First off, we need to install Go if you don't already have it. I ran into trouble with apt because it has version 1.19 of golang and not the later version that the Gemini SDK needs. So after trying to do it manually (really confusing on WSL) I used snap instead, which installed the latest-and-greatest version, 1.23.4 as of December 29, 2024.

sudo snap install go --classic

Really have no idea what the --classic flag is for, I think it has something to do with where it's installed. Notably, it didn't use a current symlink, it just created a folder /snap/go/10748/bin and put everything there. Not sure if it'll update properly with further versions, but right now that's a problem for future me. Let's verify that we did it right with go version and see where our errors are.

Once we have go installed we can use it to install its own tools and such. It also has a system for maintaining a list of dependencies go.mod and a sort of version control go.sum, which is interesting. So let's install our tools

go install golang.org/x/tools/cmd/goimports@latest

Make a directory for the project, I just called it Please

mkdir please && cd please

The initialize a new Go module to create a go.mod file which will track the project's dependencies.

go mod init please

Now for our first dependency, the Google AI Go SDK. T his will add the necessary packages to the go.mod and go.sum files.

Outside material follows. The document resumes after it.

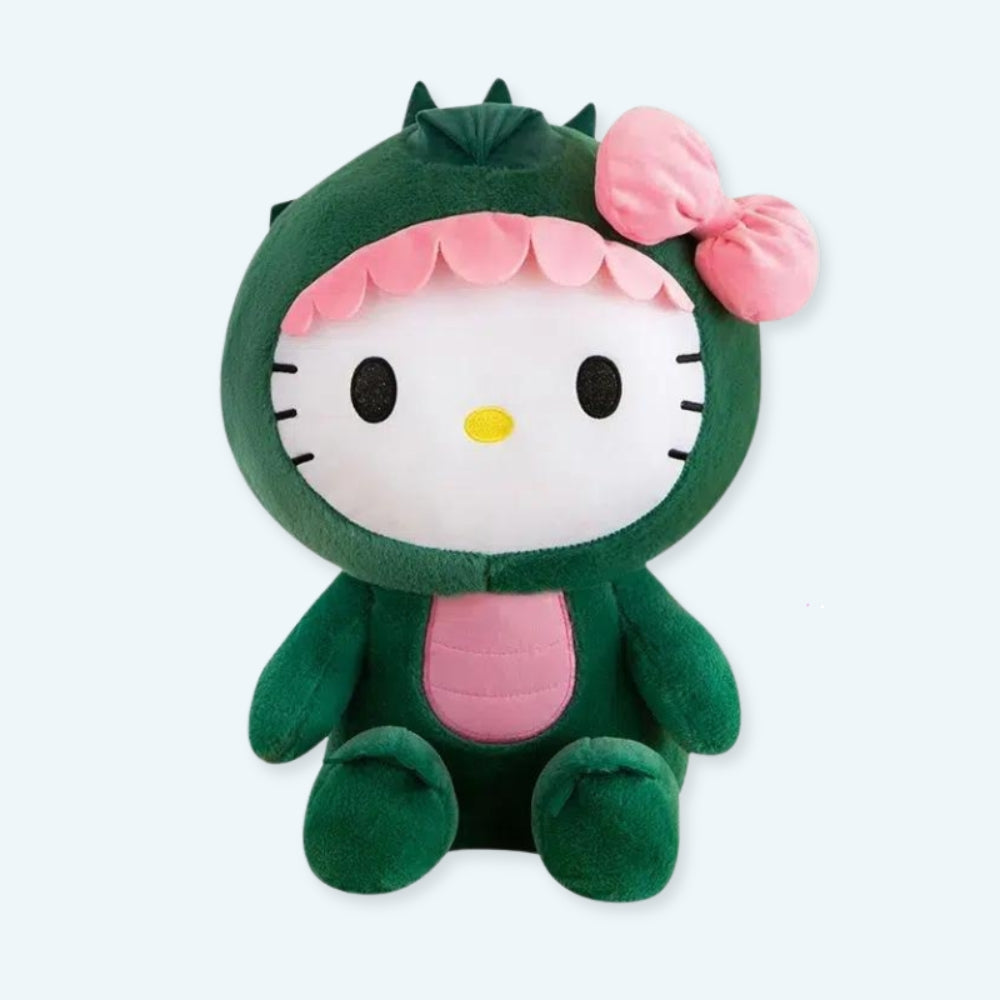 Peluche Hello Kitty dinosaure douce enfant câlin La compagnie de la peluche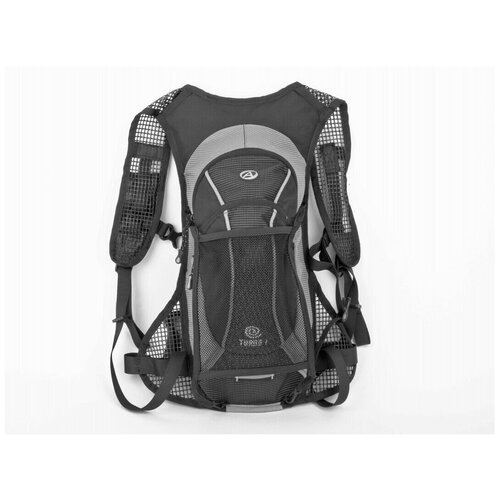 Рюкзак TURBO X7 V=6л черно-серый + желтый чехол от дождя AUTHOR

go get github.com/google/generative-ai-go

To handle the Tab / Enter / Escape functionality, we'll need a third-party library.

go get github.com/eiannone/keyboard

This should be all set from a Step 0 perspective. Your box is all ready to go to do some development and write and compile (aka build) executable programs.

Now for the specifics. We'll need to get an API key from Google. Go (here)[https://aistudio.google.com/app/apikey] and fetch one and be sure to edit your go.main file to include this. You can also change the history look-back to be any number of commands in the /zsh_history using the n variable in line 65 of the main.go file.

Once that's all set up, let's download the file and go build the program. Note that the default is to name the executable with the name of the project folder. Here, I'm calling it please so that's what it'll build it as. You can change this by specifying something else using the -o flag for the command, like this: go build -o new_name.